Research data, whether in the form of scientific notes or measurement results, is a valuable raw material. And if it contains individuals’ personal data – when working in the social sciences, for example – then it is also subject to legal data protection requirements. Empirical data takes significant amounts of time and money to produce, so it also requires additional thoughtful measures to ensure data security and long-term retention. Such data sets are unique. If lost, they take truly extensive work to replace – and the new data will never be identical to the original.
There is a specific set of compliance rules for the fields of research and education which universities, institutions and funding bodies like the DFG (Deutsche Forschungsgemeinschaft) are increasingly emphasizing. But in any case, even aside from these rules, data volumes are rising – and so are the options for data analysis. Meanwhile, the requirements for long-term, reliable data protection and archiving are becoming stricter. A sophisticated, resilient plan for research data management should now be part of any new project. What role will long-term data archiving play in it? What are the implications of specific compliance requirements? And above all, how can we realize reliable data management in research and education, and how can even large volumes of research data be securely archived for the long term?
Compliance and long-term preservation
The term “compliance” describes the need to meet various rules and regulations, sometimes based on laws, but also on other sources like industry- or company-specific requirements. For researchers, this means adhering to legal requirements in areas like data protection and copyright law. When it comes to empirical research, ethical considerations may also play a role. Researchers are also bound to the rules of good scientific practice. Among many other aspects, these describe how to carefully archive research data and ensure its accessibility. This is designed to guarantee that the data can be reused in future.
For example, the DFG guidelines for working with research data specify that even the initial draft of a research project should include data security and archiving considerations. Researchers should ensure that research data arising from a project should also be available to other researchers for further use. The goal is to ensure the long-term security of the data, which can archived for up to 10 years.
Secure, careful long-term preservation of data is therefore a key aspect of research data management. A sophisticated archiving strategy will ensure that valuable data remains available and usable for a long time to come.
In order to account for the required storage hardware and software resources during the planning process, it is essential to consider the amount and types of data that will be generated. Another key question is to what extent the rights of persons involved in the research take effect. In short, you have to know what you are actually storing before you can plan an archiving strategy that will store data, reliably protect it, and keep it available for the long term. This is the only way to determine what storage hardware and software you need.
Reliable, powerful storage software for compliance in research
Dedicated storage software needs to quickly and reliably save research data to the selected storage system. It also needs to guarantee fast, seamless access to archived data – even years after that data is first saved. In order to keep the focus on capabilities and costs, the software should support a wide range of storage hardware, independent of any single vendor or technology.
PoINT Storage Manager and PoINT Archival Gateway are two storage software solutions that meet the requirements for long-term preservation of research data. They are capable of handling vast amounts of data and can help to meet specific compliance requirements. Whether PoINT Storage Manager or PoINT Archival Gateway will suit you better depends on the type and volume of data being archived, as well as your archiving requirements.
The PoINT Storage Manager transfers data to a suitable storage tier depending on its age and other prespecified rules, saving it to the ideal medium within your storage infrastructure. This type of “information lifecycle management” takes the file’s life cycle into account and therefore engages with the principle of the research data life cycle. As well as supporting efficient use of your storage infrastructure, it also securely archives critical data.
The PoINT Archival Gateway offers a high-performance, scalable object storage solution with an S3 interface. This makes it possible to save data volumes in the petabyte range, with high transfer rates to tape media.
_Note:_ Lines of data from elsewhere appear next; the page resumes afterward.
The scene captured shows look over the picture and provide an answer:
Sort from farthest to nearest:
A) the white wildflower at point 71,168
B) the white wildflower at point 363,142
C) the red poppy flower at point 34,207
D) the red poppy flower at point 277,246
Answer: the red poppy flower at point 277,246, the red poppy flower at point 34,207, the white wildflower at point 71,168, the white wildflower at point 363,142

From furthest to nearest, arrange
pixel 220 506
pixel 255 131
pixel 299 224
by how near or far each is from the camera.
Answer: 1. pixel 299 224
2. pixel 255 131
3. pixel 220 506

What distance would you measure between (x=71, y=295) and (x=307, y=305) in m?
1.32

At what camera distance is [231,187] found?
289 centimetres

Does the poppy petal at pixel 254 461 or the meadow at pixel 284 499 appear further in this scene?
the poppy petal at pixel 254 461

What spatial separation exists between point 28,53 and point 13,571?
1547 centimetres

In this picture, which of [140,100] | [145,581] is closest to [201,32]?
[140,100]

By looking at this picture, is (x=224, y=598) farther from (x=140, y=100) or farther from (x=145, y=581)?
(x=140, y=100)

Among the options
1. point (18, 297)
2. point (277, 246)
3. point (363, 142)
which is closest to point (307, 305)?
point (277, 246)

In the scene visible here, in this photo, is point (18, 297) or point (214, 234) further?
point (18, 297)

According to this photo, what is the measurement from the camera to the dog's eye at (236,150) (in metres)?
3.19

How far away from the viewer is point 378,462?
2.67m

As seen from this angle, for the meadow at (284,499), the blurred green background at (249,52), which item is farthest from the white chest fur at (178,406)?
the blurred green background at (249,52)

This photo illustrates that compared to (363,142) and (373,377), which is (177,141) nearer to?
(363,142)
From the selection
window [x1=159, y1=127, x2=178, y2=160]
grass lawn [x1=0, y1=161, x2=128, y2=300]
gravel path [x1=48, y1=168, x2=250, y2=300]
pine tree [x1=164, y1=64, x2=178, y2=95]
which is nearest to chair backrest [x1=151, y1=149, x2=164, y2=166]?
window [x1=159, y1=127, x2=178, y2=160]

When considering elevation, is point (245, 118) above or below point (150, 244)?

It helps users to securely and compliantly archive valuable research data for long periods of time.
Both solutions also offer other options for quickly and seamlessly accessing archived data, allowing users to easily access files even years after they were first created. This makes it possible to reuse data in future.
Long-term archiving and reusability
In order to meet long-term archiving and reusability requirements, it is essential to consider and plan for outages and data migration. Data should be stored in more than one location, and individual storage units typically need to be replaced every five to seven years. First, this means that you need to incorporate a complete backup strategy into your planning. Second, data needs to be stored using standardized file formats that are not tied to a specific hardware or software solution.
The software from PoINT helps researchers reliably and compliantly archive research data for the long term. It operates independent of any hardware vendor and uses standard file formats. This allows data migration to run as smoothly as possible, not just protecting data for the required length of time, but also making it available for future use.